For every flaw in an episode of The Newsroom, there are numerous moments of redemption — especially for college students — who can identify with the cast of post-college coworkers driven by career goals and exhausted by the effort of keeping their heads above water in the real world.

Here are four reasons why students should put naysayers’ opinions on the backburner and give The Newsroom a chance.

It covers actual past events in a fictionalized setting.

The stories that the news team covers are real events from recent history — beginning with the BP oil spill in 2010. The use of actual news stories pinpoints the pivotal events of the current news cycle while highlighting topics that continue to be relevant, such as the ongoing financial contributions of the Koch brothers to conservative campaigns.

The quandary of whether or not to stay loyal to an employer may soon hit close to home.

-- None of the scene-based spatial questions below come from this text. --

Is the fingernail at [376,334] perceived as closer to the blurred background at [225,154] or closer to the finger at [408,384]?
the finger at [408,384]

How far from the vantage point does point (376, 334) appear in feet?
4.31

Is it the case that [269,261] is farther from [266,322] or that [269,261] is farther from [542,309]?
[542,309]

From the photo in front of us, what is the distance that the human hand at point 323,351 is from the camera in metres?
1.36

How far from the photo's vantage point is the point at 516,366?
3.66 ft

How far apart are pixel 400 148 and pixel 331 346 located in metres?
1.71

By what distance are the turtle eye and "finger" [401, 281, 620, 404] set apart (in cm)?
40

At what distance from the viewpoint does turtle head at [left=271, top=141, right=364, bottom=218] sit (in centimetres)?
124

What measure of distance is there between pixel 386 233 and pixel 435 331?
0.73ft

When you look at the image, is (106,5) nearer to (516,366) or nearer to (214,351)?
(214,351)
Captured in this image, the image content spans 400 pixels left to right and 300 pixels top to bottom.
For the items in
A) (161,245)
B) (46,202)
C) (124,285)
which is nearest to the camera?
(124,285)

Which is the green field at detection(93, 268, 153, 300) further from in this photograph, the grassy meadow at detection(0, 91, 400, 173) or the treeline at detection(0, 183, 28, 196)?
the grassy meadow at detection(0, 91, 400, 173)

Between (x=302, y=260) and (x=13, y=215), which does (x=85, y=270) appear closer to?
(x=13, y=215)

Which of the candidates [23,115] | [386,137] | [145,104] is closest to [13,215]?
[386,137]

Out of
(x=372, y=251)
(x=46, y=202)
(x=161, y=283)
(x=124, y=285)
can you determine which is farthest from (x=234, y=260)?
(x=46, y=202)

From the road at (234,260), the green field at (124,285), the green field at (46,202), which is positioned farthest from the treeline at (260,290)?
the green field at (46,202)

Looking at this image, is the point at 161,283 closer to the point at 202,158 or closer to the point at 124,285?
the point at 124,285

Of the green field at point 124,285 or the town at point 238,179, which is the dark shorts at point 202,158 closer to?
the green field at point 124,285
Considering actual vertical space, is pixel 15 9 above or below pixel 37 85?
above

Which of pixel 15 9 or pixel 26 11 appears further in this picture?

According to Randstad’s Engagement Index, a quarterly study of workers across the United States, 51% of employees surveyed this month plan to explore other job options when the job market picks up.

The question of loyalty recurs throughout The Newsroom, as the reformatted news show faces declining ratings. The young intern-turned-assistant Maggie offers a simple explanation when asked why she refuses to seek a position with a higher-rated show: loyalty. While some consider her foolish for not abandoning a sinking ship, her resolve to stick with her show is respectably daring.

With the 2012 election coming up, the radical nature of the “new debate format” might not be such a bad idea.

Episode nine of The Newsroom introduces a new debate format through which anchor Will McAvoy, played by Jeff Daniels, poses debate questions to candidates that are taken directly from their campaign statements and promises.

Unlike traditional political debates that allow candidates to stray from tough topics, the new debate format is merciless in its effort to extract the truth. Although the RNC has denied this debate format, it will be relevant to keep in mind for future elections.

The romantic lives of the characters reflect college hookup trends in a real-world environment.

A couple that keeps breaking up and getting back together, usually while under the influence of alcohol. A friend-zoned guy who lusts after the girl in the aforementioned relationship, but does not have the nerve to tell her how he feels. A pair that is completely broken up, but cannot seem to move on from one another.

Sound familiar? The Newsroom is the workplace equivalent of college — for better or for worse.